Monitoring a new API
This story began with a graph. When we started using the new Akamai CCU REST API we wanted to get a feel for it. So we hooked up a graph of the status codes we received from the API. Our tools of choice to gather and graph real-time stats are:
- StatsD to collect and aggregate stats,
- Graphite to generate real-time graphs, and
- Graphiti as an alternative front-end for Graphite.
We have been running with this powerful monitoring stack for a while. So, standing on the shoulders of the globaldev team who set it up, I could add tracking of the new API’s status codes to a Node.js application with one line of code:
This creates and increments a counter for each status code, e.g.
akamai.response.201 for successful calls. Very quickly, a graph of the API
response status codes visualised the number one issue:
During peak hours the API was rejecting a large number of calls when its
internal queue for processing calls was full. Here is the pattern of
API responses we saw over one week:
This graph kicked off the development of the exponential back-off and retry mechanism I described in my last post.
Backing off just enough
When we put our exponential back-off and retry mechanism in place, the graph of API status codes was very useful. More useful than our log files because it laid bare the pattern of failed API calls during peak hours. Not only could we see the proportion of failure vs success, but also the extent of peak hours from 8pm—2am.

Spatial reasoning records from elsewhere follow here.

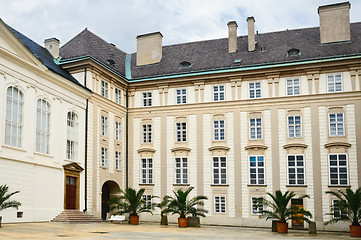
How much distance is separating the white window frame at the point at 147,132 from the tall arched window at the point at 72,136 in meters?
7.46

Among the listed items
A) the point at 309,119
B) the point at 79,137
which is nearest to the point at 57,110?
the point at 79,137

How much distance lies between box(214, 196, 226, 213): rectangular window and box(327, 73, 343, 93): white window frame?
11710 mm

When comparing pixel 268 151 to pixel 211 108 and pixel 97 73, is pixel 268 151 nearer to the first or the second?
pixel 211 108

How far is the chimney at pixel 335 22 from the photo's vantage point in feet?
128

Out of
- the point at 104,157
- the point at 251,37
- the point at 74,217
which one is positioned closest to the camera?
the point at 74,217

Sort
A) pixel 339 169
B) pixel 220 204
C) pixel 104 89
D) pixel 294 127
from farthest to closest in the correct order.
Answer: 1. pixel 104 89
2. pixel 220 204
3. pixel 294 127
4. pixel 339 169

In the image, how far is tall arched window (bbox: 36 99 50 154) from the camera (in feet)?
103

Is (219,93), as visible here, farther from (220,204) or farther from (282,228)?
(282,228)

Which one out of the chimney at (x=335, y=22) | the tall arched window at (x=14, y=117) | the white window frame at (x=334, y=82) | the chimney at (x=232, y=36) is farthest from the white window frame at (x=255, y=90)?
the tall arched window at (x=14, y=117)

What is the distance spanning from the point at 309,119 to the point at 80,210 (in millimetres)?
18268

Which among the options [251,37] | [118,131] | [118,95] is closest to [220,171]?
[118,131]

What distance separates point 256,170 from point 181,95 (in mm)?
8809

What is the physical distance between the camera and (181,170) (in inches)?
1563

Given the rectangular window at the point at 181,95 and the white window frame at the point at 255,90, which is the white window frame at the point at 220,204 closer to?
the white window frame at the point at 255,90
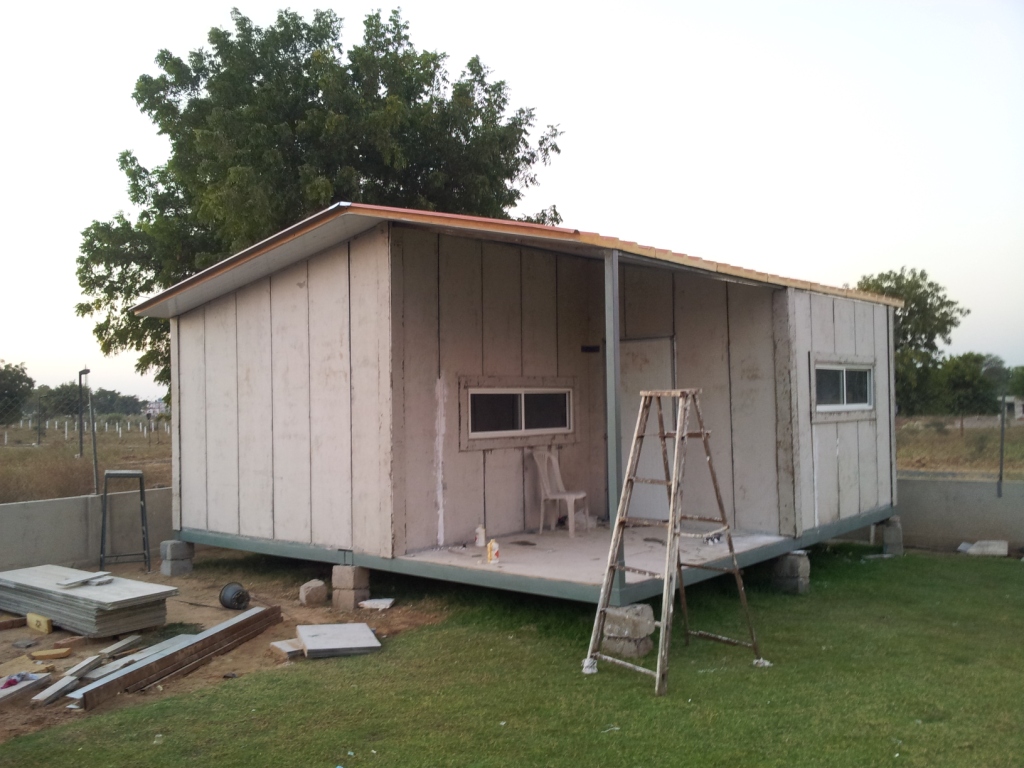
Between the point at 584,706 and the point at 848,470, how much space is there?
224 inches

Visualising the data allowed us to tailor the exponential back-off and retry mechanism to the new API from the start. Our goal was to minimise the number of retry attempts and achieve success for all our API calls before the start of the next day.

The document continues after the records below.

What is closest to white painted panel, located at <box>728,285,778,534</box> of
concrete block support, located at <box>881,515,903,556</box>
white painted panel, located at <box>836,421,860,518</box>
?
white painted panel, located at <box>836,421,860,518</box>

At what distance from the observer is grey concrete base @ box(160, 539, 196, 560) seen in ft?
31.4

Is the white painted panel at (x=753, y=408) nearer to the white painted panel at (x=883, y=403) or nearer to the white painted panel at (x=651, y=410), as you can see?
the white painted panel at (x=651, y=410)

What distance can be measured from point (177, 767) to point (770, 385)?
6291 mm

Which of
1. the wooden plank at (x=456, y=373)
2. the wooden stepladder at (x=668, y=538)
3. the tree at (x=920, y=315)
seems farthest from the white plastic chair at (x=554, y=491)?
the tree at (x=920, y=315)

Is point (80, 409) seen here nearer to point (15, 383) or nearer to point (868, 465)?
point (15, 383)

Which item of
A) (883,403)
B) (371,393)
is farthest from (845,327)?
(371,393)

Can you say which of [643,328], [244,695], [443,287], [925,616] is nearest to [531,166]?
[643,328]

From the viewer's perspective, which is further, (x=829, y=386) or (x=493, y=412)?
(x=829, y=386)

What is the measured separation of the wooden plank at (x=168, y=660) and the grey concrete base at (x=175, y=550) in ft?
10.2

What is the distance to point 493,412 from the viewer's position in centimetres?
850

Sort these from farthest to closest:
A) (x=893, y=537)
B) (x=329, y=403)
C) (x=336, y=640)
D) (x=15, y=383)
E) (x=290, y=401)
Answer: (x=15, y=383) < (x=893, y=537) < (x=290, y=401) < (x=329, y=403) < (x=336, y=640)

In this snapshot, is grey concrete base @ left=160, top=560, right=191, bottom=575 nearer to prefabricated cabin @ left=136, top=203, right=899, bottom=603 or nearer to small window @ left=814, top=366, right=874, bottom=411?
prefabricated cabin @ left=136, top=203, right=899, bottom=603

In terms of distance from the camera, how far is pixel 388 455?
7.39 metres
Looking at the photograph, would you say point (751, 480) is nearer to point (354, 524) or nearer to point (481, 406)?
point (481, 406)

We used three settings to tweak how long each API call waited before trying again:
initialTTL, how long to wait before the first retry;
multiplier, to increase the wait each time a call fails; and
randomiseBy, how much to randomise the wait time to spread out retry attempts.

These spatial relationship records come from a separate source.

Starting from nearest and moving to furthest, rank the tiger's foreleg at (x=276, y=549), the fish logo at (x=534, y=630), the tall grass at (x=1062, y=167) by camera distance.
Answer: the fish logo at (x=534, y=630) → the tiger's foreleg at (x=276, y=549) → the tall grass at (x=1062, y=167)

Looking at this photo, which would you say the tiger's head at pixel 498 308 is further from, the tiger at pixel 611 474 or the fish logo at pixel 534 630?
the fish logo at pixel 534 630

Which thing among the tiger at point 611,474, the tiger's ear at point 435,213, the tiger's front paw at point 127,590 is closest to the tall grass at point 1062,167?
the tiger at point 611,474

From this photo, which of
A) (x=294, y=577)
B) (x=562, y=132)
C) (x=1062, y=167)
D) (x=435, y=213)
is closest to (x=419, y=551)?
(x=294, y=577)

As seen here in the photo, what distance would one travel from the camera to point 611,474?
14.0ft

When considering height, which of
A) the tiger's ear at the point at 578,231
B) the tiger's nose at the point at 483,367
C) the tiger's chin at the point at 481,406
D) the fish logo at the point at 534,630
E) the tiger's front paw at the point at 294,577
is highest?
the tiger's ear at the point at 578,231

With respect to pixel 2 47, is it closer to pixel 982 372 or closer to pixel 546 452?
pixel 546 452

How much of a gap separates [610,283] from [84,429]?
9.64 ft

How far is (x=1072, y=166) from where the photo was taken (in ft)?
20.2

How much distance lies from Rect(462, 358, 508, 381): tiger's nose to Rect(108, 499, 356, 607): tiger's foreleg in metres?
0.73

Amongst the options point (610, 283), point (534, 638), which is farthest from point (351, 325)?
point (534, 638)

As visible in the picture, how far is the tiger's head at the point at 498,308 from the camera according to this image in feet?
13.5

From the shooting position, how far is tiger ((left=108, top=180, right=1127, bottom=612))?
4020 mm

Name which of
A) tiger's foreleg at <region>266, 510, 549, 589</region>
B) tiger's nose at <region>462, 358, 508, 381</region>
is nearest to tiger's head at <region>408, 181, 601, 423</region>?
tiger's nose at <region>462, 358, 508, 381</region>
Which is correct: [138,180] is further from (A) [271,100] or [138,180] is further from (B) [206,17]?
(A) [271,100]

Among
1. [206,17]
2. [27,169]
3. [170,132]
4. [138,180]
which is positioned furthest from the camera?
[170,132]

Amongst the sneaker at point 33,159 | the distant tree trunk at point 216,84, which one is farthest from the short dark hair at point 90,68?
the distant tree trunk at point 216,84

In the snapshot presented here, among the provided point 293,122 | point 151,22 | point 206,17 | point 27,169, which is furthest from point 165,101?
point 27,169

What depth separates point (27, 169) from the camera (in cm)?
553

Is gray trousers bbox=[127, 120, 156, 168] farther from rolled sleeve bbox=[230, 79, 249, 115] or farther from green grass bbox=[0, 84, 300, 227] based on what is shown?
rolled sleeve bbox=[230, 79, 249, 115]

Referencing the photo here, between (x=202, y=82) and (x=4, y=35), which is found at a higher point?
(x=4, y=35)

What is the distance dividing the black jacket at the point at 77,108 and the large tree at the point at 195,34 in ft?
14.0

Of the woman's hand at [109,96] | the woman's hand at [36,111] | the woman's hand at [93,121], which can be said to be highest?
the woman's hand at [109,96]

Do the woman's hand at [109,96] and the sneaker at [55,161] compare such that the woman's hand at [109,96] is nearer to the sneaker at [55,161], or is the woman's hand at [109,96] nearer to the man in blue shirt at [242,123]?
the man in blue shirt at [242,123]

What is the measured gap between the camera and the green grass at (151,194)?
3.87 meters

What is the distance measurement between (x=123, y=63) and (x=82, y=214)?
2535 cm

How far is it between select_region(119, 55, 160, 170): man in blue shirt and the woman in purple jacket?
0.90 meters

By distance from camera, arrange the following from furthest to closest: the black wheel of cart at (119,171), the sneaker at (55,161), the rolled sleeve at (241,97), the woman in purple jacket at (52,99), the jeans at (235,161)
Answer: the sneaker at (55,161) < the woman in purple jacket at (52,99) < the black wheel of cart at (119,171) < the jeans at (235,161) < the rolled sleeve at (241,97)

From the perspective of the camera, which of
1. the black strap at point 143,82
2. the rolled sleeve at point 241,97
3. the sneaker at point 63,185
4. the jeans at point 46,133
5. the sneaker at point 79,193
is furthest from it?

However, it’s not enough to pick values in the right ballpark. In order to test their performance we needed additional monitoring to see how these settings interact. We settled on:
retry attempt, to track how many times we retry an API call; and
estimated minutes, a useful metric provided by the API that indicates the length of the API’s internal queue for processing calls.
With these in place we were ready to test the settings overnight.
estimated minutes was very useful, because it showed how long
the API took to recover from peak traffic. We added this to our graphs on a
The API’s queue grew during the afternoon, reached its limit at 22:20 and started rejecting calls. This is a good example of useful data that APIs can provide to users. Note that the number of calls we sent was not much greater in the evening, so the API was probably pushed to its limit by Akamai’s many other users.
Whilst the graph of status codes gave us context, a graph of retry attempts let us evaluate our exponential back-off and retry mechanism and the values we chose for its three settings.
On night one the 1st and 2nd retry attempts were too soon. The API was still
under heavy load, so we saw 3rd and even a handful of 4th retry attempts after
07:00. (The small line of brown 4th retries almost went unnoticed under the peak
of red 1st retries!) This indicated that making the
initialTTL much longer
could increase the chance of success on the 1st or 2nd retry.
The 3rd and 4th retry attempts we saw would have been successful if they were
made sooner after the previous attempt. There were almost no retries after 01:30
until 07:20! This indicated that reducing the
multiplier could reduce the
total time to achieve a successful API call.
We also noticed that the retry attempts were too close to one another. Shortly
after 01:00 a number of 3rd retries refilled the API queue causing a spike of
failed calls. This indicated that increasing
randomiseBy could spread out the
retry attempts and reduce clumps that might refill the API queue.
After reflecting on the data we tweaked the settings—a longer
multiplier and greater
randomiseBy—and tested them overnight.
We saw a similar level of peak traffic and noticed that failed calls started earlier that the night before.
Nevertheless, with the new settings the majority of API calls were successful on the 1st retry attempt. And the rest were successful on the 2nd. We also met our goal of completing all retries before the start of the next day. Hurrah!
This was a great result; the kind of before and after that rarely appears. It’s a joy when a graph clearly demonstrates a positive result :o)
That’s all folks!
Of course, the task of monitoring a third-party API is never done and we continue to watch our stats. Hopefully, this will give you ideas for how to monitor and collect real-time data on your API calls and optimise them.